→ Data entries:
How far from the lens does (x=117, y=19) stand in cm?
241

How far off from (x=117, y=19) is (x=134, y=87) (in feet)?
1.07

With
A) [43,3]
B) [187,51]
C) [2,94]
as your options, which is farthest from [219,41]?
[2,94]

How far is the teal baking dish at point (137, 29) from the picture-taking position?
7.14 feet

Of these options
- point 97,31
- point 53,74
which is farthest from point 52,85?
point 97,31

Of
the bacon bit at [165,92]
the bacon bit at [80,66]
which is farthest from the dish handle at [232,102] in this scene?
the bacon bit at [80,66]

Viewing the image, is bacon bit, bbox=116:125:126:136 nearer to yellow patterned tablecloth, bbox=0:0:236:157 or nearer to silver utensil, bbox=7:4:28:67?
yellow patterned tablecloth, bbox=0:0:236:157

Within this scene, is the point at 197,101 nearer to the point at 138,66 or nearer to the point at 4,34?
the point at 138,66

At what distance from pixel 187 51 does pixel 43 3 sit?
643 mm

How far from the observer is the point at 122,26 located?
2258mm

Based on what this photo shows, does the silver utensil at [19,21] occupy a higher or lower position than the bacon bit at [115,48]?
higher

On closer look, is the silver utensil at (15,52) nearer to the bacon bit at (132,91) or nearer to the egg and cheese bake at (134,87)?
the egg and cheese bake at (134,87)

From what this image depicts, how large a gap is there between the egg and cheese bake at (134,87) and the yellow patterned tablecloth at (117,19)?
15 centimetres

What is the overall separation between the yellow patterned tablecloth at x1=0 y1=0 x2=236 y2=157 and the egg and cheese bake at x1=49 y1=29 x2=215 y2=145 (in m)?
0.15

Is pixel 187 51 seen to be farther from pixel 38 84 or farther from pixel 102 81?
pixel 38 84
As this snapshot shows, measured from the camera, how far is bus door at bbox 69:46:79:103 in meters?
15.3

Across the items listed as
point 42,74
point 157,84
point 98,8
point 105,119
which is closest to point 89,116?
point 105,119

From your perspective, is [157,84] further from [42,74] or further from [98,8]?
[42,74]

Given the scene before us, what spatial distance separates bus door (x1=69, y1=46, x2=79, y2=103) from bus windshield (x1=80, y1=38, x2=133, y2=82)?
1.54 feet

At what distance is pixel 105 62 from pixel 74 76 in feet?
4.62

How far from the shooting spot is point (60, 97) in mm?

→ What you will do: Turn all of the data above into a JSON list of strings with one string per line, leaving out blank lines.

→ Full solution:
[
  "How far from the lens does (x=117, y=19) stand in cm?",
  "241",
  "How far off from (x=117, y=19) is (x=134, y=87) (in feet)?",
  "1.07",
  "With",
  "A) [43,3]",
  "B) [187,51]",
  "C) [2,94]",
  "as your options, which is farthest from [219,41]?",
  "[2,94]",
  "How far is the teal baking dish at point (137, 29) from the picture-taking position?",
  "7.14 feet",
  "Of these options",
  "- point 97,31",
  "- point 53,74",
  "which is farthest from point 52,85?",
  "point 97,31",
  "Of",
  "the bacon bit at [165,92]",
  "the bacon bit at [80,66]",
  "which is farthest from the dish handle at [232,102] in this scene?",
  "the bacon bit at [80,66]",
  "Viewing the image, is bacon bit, bbox=116:125:126:136 nearer to yellow patterned tablecloth, bbox=0:0:236:157 or nearer to silver utensil, bbox=7:4:28:67?",
  "yellow patterned tablecloth, bbox=0:0:236:157",
  "Within this scene, is the point at 197,101 nearer to the point at 138,66 or nearer to the point at 4,34?",
  "the point at 138,66",
  "At what distance from pixel 187 51 does pixel 43 3 sit?",
  "643 mm",
  "How far from the observer is the point at 122,26 located?",
  "2258mm",
  "Based on what this photo shows, does the silver utensil at [19,21] occupy a higher or lower position than the bacon bit at [115,48]?",
  "higher",
  "On closer look, is the silver utensil at (15,52) nearer to the bacon bit at (132,91) or nearer to the egg and cheese bake at (134,87)?",
  "the egg and cheese bake at (134,87)",
  "From what this image depicts, how large a gap is there between the egg and cheese bake at (134,87) and the yellow patterned tablecloth at (117,19)?",
  "15 centimetres",
  "What is the overall separation between the yellow patterned tablecloth at x1=0 y1=0 x2=236 y2=157 and the egg and cheese bake at x1=49 y1=29 x2=215 y2=145 (in m)?",
  "0.15",
  "Is pixel 187 51 seen to be farther from pixel 38 84 or farther from pixel 102 81?",
  "pixel 38 84",
  "As this snapshot shows, measured from the camera, how far is bus door at bbox 69:46:79:103 in meters?",
  "15.3",
  "Across the items listed as",
  "point 42,74",
  "point 157,84",
  "point 98,8",
  "point 105,119",
  "which is closest to point 89,116?",
  "point 105,119",
  "From your perspective, is [157,84] further from [42,74] or further from [98,8]?",
  "[42,74]",
  "Given the scene before us, what spatial distance separates bus door (x1=69, y1=46, x2=79, y2=103) from bus windshield (x1=80, y1=38, x2=133, y2=82)?",
  "1.54 feet",
  "At what distance is pixel 105 62 from pixel 74 76 in feet?",
  "4.62",
  "How far from the shooting spot is point (60, 97) in mm?"
]